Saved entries
###
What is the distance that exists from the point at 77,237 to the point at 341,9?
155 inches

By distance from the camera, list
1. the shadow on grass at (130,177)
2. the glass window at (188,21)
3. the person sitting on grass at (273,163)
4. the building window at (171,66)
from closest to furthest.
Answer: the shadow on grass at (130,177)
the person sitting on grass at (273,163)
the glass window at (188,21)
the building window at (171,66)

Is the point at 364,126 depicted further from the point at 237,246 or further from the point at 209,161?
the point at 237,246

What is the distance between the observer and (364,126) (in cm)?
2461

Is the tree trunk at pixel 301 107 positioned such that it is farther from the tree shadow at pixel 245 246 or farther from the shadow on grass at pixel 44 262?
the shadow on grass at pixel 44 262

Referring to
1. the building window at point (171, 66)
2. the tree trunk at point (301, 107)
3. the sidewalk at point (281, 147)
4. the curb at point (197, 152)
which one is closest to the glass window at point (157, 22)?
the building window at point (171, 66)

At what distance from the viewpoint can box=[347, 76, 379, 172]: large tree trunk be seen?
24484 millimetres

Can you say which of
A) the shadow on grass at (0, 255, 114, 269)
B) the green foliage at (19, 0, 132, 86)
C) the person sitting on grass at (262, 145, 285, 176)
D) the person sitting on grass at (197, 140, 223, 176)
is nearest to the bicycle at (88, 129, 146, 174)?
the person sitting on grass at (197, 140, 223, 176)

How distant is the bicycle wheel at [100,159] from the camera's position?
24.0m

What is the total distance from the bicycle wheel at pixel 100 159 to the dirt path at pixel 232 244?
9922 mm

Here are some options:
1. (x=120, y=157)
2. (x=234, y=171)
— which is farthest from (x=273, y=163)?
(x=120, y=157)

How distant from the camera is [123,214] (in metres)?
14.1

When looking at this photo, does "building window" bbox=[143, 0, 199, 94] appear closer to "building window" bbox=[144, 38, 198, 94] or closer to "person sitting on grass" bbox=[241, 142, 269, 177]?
###
## Problem to work on
Copy out the whole listing above again, line for line, without altering anything.

## Solution for this exercise
What is the distance that exists from the point at 77,237 to the point at 341,9?
155 inches

By distance from the camera, list
1. the shadow on grass at (130,177)
2. the glass window at (188,21)
3. the person sitting on grass at (273,163)
4. the building window at (171,66)
from closest to furthest.
Answer: the shadow on grass at (130,177)
the person sitting on grass at (273,163)
the glass window at (188,21)
the building window at (171,66)

Is the point at 364,126 depicted further from the point at 237,246 or further from the point at 209,161?
the point at 237,246

What is the distance between the observer and (364,126) (in cm)?
2461

Is the tree trunk at pixel 301 107 positioned such that it is farther from the tree shadow at pixel 245 246 or farther from the shadow on grass at pixel 44 262?
the shadow on grass at pixel 44 262

Referring to
1. the building window at point (171, 66)
2. the tree trunk at point (301, 107)
3. the sidewalk at point (281, 147)
4. the curb at point (197, 152)
which one is closest to the glass window at point (157, 22)?
the building window at point (171, 66)

At what distance from the viewpoint can box=[347, 76, 379, 172]: large tree trunk be seen?
24484 millimetres

Can you say which of
A) the shadow on grass at (0, 255, 114, 269)
B) the green foliage at (19, 0, 132, 86)
C) the person sitting on grass at (262, 145, 285, 176)
D) the person sitting on grass at (197, 140, 223, 176)
is nearest to the bicycle at (88, 129, 146, 174)?
the person sitting on grass at (197, 140, 223, 176)

How distant is the bicycle wheel at [100,159] from the camera's position?
24.0m

What is the total distance from the bicycle wheel at pixel 100 159 to the dirt path at pixel 232 244?
9922 mm

Here are some options:
1. (x=120, y=157)
2. (x=234, y=171)
— which is farthest from (x=273, y=163)?
(x=120, y=157)

How distant from the camera is [123,214] (in metres)?
14.1

When looking at this photo, does "building window" bbox=[143, 0, 199, 94] appear closer to "building window" bbox=[144, 38, 198, 94] or closer to "person sitting on grass" bbox=[241, 142, 269, 177]?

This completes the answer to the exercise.